Should christians kiss while dating
A wise man once told me that there were only two outcomes for dating relationships: getting married or breaking up.
“The secret,” he said, “is knowing how to handle a dating relationship so you know if the other person is worth marrying or he or she is honored in the breakup.” Unfortunately, it seems like many young singles struggle to figure out just how to handle dating–and I’m not the only one who’s noticed how weird the Christian dating scene can be.
Of course, one of the biggest obstacles toward casual dating is the inevitable “ending.” So many of us equate kindness with never saying anything hard to anyone. Kindness is honoring someone in your treatment of them, but kindness is also honoring them by ending a dating relationship if needed. But the purpose of dating isn’t to just accumulate boyfriends or girlfriends—it’s to find a best friend and partner for life.
If you’ve maintained boundaries and treated your date with respect, you’ve protected him or her from false and premature intimacy. And when you find him or her, chances are, none of those other guys or gals you’ve casually dated will matter much in the light of your spouse. You can’t have the attention of multiple dates and still be pursuing a God-honoring relationship with one.

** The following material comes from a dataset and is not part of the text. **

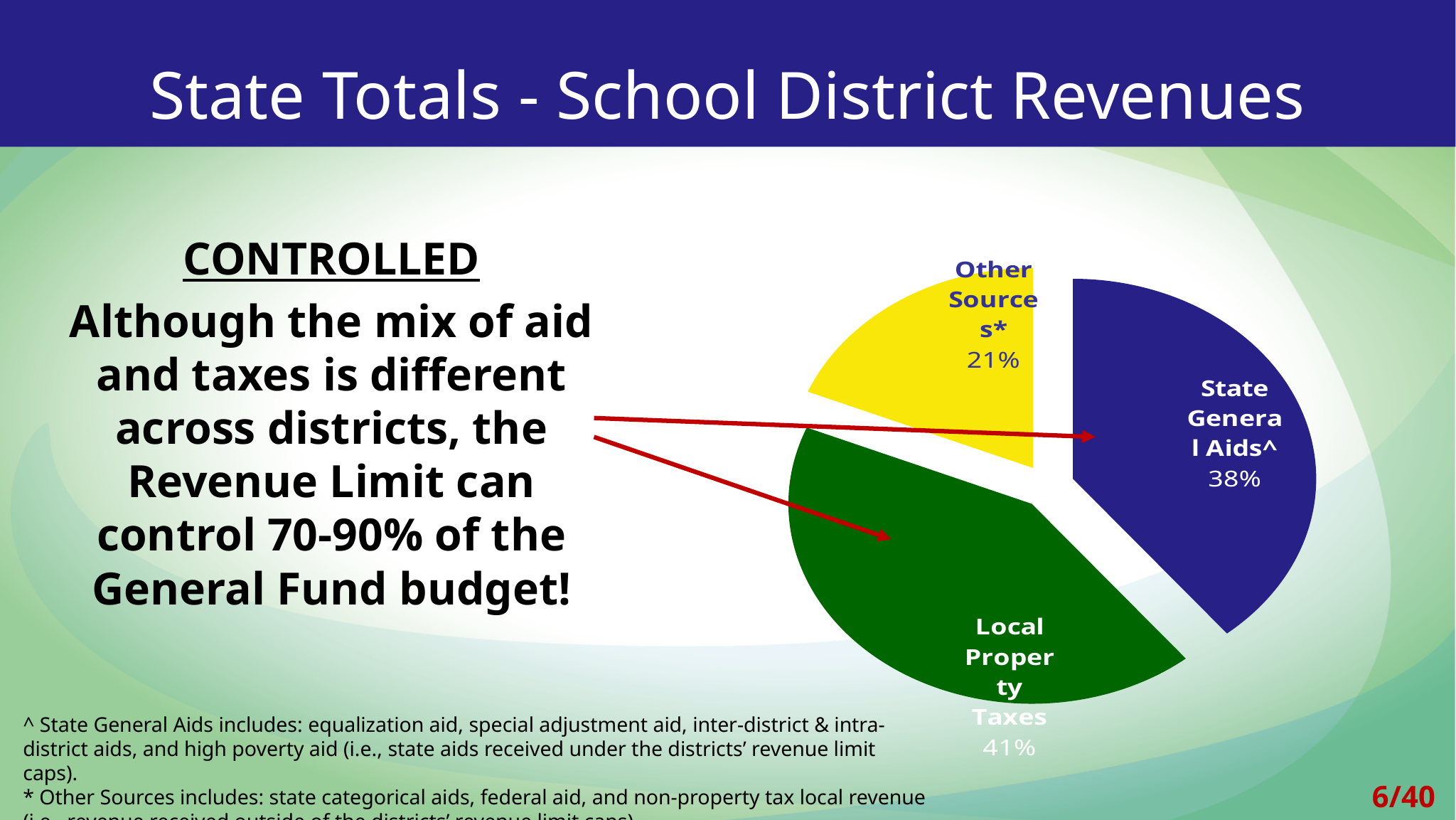
What share of school district revenues comes from State General Aids? 38% What share of school district revenues comes from Local Property Taxes? 41% What colour is the Local Property Taxes slice? green What share of school district revenues comes from Other Sources? 21% Which is larger, the share for State General Aids or the share for Other Sources? State General Aids How many slices does the pie chart have? 3 What colour is the Other Sources slice? yellow What kind of chart is shown on the slide? pie chart Which revenue source has the smallest share of the pie? Other Sources Which revenue source has the largest share of the pie? Local Property Taxes What is the difference in percentage points between State General Aids and Other Sources? 17 What is the difference in percentage points between Local Property Taxes and State General Aids? 3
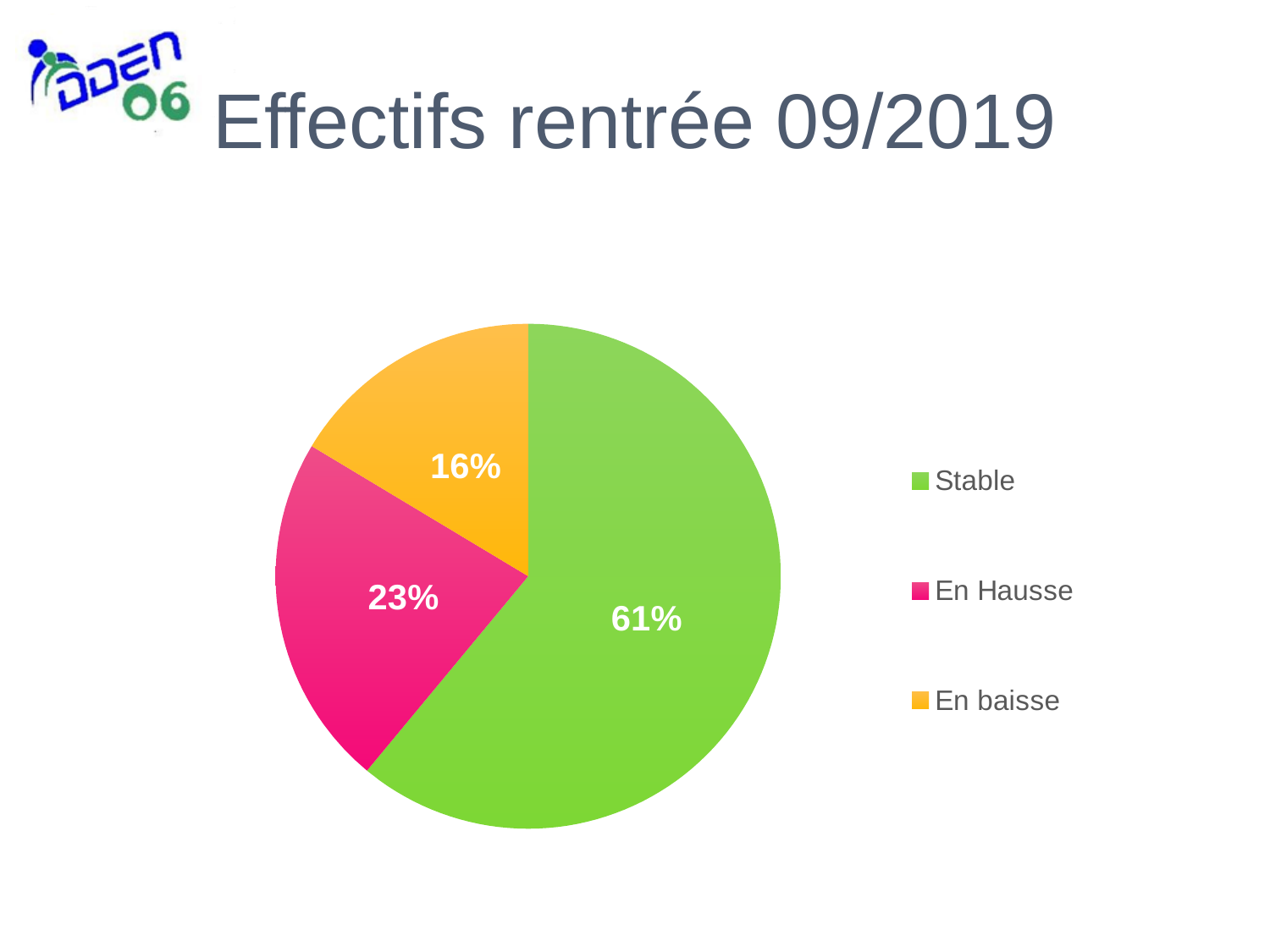
What share of the pie does the En Hausse slice represent? 23% Which is larger, the En Hausse slice or the En baisse slice? En Hausse What share of the pie does the En baisse slice represent? 16% What is the title of the slide containing the chart? Effectifs rentrée 09/2019 What kind of chart is shown on the slide? Pie chart What colour is the Stable slice in the pie chart? Green What is the difference in percentage points between the En Hausse slice and the En baisse slice? 7 Which category has the smallest slice of the pie? En baisse Which category has the largest slice of the pie? Stable What is the difference in percentage points between the Stable slice and the En Hausse slice? 38 How many categories does the pie chart show? 3 What share of the pie does the Stable slice represent? 61%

Nicole Unice is the author of ÒBrave Enough: Getting Over our Fears, Flaws and Failures to Live Bold and Free.Ó (Tyndale, 2015) and travels frequently enough to almost feel like she can fly.
It is a legitimate question that any young Christian should ask himself/herself when involved in a relationship.
And unless someone’s making arrangements for you, it’s worth spending at least a little bit of time with the person before you decide if they are worth marrying. But it’s foolish to think that the way a girl or guy acts in a group of friends is the same as how they’ll act one on one.
Dating helps two people sort out what it would be like to be together, to be in a friendship.
It’s like arranged marriages where no one is making the arrangements, and it doesn’t seem to work very well. Here’s what I think it would require: Stop evaluating whether the guy who’s taken an interest in you is strong and tenderhearted enough to raise your future kids.As my friend Lindsey, married and in her thirties, recently remarked, “I’m sure glad I wasn’t much of a Christian when I started dating my husband!” Whether over coffee in my kitchen or on the hallowed ground of women’s small groups, I hear these murmurs constantly.But the question triggered within me the renewed realization of how dissimilar the Christian worldview often is from the secular view.As a parent, this contrast is particularly observable because our values often deviate from the ideals of popular culture.